Ride-hailing giant Didi revealed a glimpse at its commission rates and cost structure on Monday in a question-and-answer post published on its platform to address criticism for its cash-burning business model.
Nearly one-third of its commission revenue was spent on driver subsidies over the fourth quarter of 2018. Operating costs were roughly equivalent to 21% of total fare revenue from its private car hailing business during this time, Chen Xi, executive president of Didi’s Ride-sharing Business Group, said on Monday. Meanwhile, fourth quarter average commission rate was 19% of fare revenue, and the 2% difference was recorded as operating losses.
Chen stressed the continued losses could not last long, promising more efforts on cost reduction in order to “run businesses in a sustainable way.”
Additionally, driver subsidies accounted for 7% of total fare revenue during the same period, the company said, explaining that driver incentives were a critical tool to meet market demand during the peak times.
This was the first glimpse of Didi’s internal finances as questions mount about its fiscal viability as well as safety on its platform. According to an internal file obtained by Chinese media, the Chinese ride-hailing firm recorded a loss of RMB 10.9 billion (roughly $1.48 billion) in 2018, nearly five times the reported $400 million in losses booked in 2017.
Didi had expected 2018 to be a profitable year, according to Chinese media reports in March 2018 citing industry sources. But by October, following the murders of two female passengers in May and August, its priorities shifted to security, according to a corporate executive cited by the Wall Street Journal.

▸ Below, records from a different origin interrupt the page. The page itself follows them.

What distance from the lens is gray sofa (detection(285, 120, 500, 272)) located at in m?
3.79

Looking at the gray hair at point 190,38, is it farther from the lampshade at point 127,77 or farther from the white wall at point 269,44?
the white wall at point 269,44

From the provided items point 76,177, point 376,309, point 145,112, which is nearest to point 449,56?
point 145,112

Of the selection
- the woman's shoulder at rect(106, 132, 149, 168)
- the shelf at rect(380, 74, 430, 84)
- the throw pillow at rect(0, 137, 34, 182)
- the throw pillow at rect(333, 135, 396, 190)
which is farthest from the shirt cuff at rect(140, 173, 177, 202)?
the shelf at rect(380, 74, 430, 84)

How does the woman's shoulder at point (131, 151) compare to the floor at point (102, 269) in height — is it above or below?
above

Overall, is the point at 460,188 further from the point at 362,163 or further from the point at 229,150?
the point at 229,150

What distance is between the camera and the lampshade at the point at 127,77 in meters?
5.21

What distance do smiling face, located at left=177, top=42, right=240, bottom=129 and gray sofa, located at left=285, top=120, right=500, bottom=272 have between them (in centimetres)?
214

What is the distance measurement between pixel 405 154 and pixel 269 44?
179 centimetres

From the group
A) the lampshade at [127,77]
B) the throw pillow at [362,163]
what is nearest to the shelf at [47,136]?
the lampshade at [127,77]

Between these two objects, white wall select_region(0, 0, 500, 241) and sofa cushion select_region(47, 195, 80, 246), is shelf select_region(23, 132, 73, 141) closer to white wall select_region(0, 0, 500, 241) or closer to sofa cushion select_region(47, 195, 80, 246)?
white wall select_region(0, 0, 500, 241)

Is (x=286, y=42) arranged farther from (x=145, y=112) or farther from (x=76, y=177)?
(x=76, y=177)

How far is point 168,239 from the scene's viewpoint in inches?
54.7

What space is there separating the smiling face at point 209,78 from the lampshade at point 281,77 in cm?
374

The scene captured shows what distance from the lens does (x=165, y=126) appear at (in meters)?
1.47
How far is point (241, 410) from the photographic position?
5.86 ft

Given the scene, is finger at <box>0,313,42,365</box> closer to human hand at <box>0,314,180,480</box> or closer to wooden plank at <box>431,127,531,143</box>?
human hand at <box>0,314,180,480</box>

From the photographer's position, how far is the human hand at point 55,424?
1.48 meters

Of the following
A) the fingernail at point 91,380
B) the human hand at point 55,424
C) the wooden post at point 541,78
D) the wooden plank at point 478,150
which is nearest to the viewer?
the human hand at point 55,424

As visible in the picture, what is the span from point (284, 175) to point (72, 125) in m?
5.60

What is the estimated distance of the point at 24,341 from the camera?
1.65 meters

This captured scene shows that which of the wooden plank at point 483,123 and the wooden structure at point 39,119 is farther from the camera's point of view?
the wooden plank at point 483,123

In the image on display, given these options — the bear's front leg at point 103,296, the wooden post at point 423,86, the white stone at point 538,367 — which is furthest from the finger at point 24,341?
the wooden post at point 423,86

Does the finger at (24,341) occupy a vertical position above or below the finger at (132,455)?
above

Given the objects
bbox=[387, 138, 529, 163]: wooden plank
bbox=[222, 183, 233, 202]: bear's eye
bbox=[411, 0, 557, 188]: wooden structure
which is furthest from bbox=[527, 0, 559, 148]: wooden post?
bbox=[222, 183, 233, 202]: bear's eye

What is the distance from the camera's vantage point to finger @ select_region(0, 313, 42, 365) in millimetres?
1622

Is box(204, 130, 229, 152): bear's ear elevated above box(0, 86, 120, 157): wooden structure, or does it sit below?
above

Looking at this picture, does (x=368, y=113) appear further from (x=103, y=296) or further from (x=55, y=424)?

Global ride-hailing giants share a common problem of huge losses despite robust commission revenues, as competition in the worldwide ride-hailing market remains intense. Uber reported $3.03 billion in operating losses in 2018, and has run at a loss for three consecutive years beginning in 2016, according to its SEC filing from earlier this month. Its core ride-hailing business had a 22% commission rate over the past year, and the US ride giant continues to offer subsidies to drivers to gain market share around the world.